Ru Feng berlari tanpa tujuan, kebingungan dengan rasa sakit di tubuhnya. Tanpa menghiraukan Xiaoyang yang meringis kesakitan, Zening berlari mengejar kudanya sambil terus berteriak memanggilnya.

“Ru Feng! Ru Feng! Kembali!”

Xiaoyang duduk sambil membersihkan debu di bajunya dengan mata terus mengawasi Zening yang makin menjauh. Tiba-tiba, ekor matanya menangkap pergerakan di antara pohon bambu.

Sret. Sret. Sret.

Gerakan mereka sangat cepat. Delapan orang berpakaian serba hitam dan menggunakan topi bercadar mengepung Xiaoyang, setiap mereka memegang pedang yang terhunus dan mengkilap.

Xiaoyang segera berdiri dan meraih pedangnya. ‘Sial, mereka sengaja memancing Zening menjauh.’

“Siapa kalian?!”

Pertanyaan yang sia-sia. Alih-alih menjawab pertanyaan Xiaoyang, delapan pria bercadar itu maju serentak menyerang Xiaoyang dari berbagai arah. Mereka menggunakan formasi menyerang yang sulit dihadapi dengan kemampuan ilmu pedang Xiaoyang.

Ting. Ting. Sret.

Xiaoyang menangkis serangan dua pria di sisi kanan sambil memutar menghindari serangan pria lainnya. ‘Aku harus keluar dari formasi. Hutan bambu.’

Xiaoyang berlari masuk ke dalam hutan bambu untuk mempersempit ruang gerak dan memecah formasi melingkar. Benar, delapan pria itu tidak bisa menyerangnya bersamaan karena Xiaoyang menggunakan pohon bambu untuk melindungi diri.

Krakk. Brakk.

Beberapa kali pedang mereka mengenai bambu dan tiap kali itu pula, bambu akan tumbang dalam sekali tebas. Xiaoyang mulai kewalahan menghadapi pria bercadar, sampai satu ketika sebilah pedang berhasil mengenai lengan kiri dan dadanya.

Sret. Sret. Serr.

“Argh!” Xiaoyang terhuyung dan jatuh bersandar pada batang bambu yang sudah patah. Darah mengalir dari lengan dan dadanya yang tersayat pedang.

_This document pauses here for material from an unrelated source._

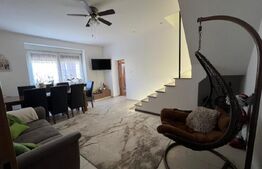 Casă S+P+E, 155 mp, zona Centrală 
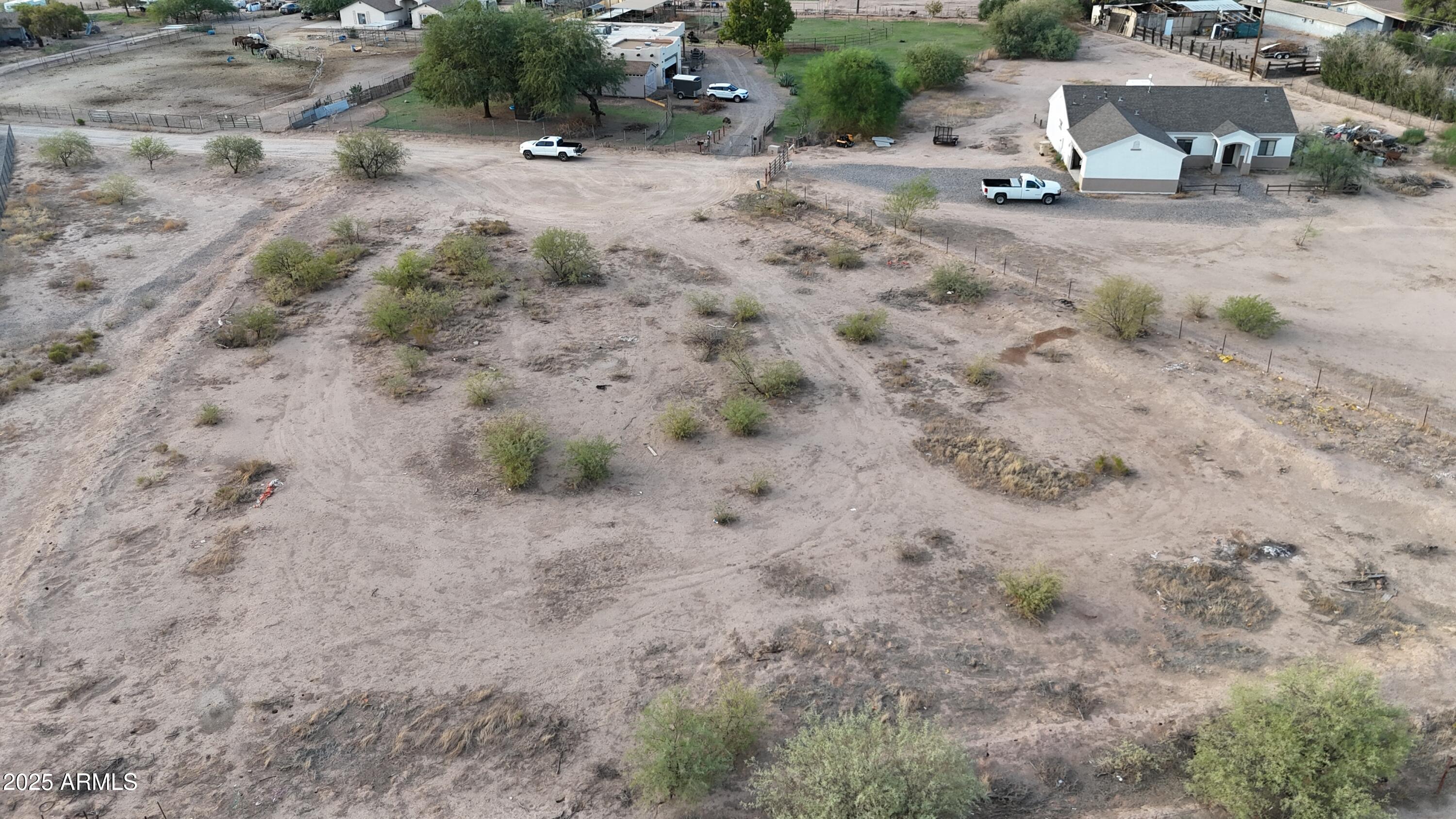 10891 E THE GRIFFIN Way D, Valley Farms, AZ 85191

Seorang pria bercadar yang berdiri paling dekat dengannya mengangkat pedang ke samping, bersiap menebas kepala Xiaoyang.

Zleb. Zleb. Brukk.

Dua orang pria tumbang dengan anak panah tertancap di dada kiri, tepat di jantung. Mereka terkapar di tanah dengan mata terbuka. Enam pria lain mengedarkan pandangan ke sekitar, mencari arah serangan.

Zleb. Ting. Ting.

“Argh!” Satu anak panah berhasil melukai paha satu pria bercadar, melumpuhkan gerakannya.

Tap. Tap. Tap.

Suara orang berlari di antara pohon bambu begitu ringan. Dari belakang Xiaoyang muncul Zening dengan pedang sudah terhunus, terbang menghampiri lima pria yang tersisa. Terjadilah perkelahian sengit.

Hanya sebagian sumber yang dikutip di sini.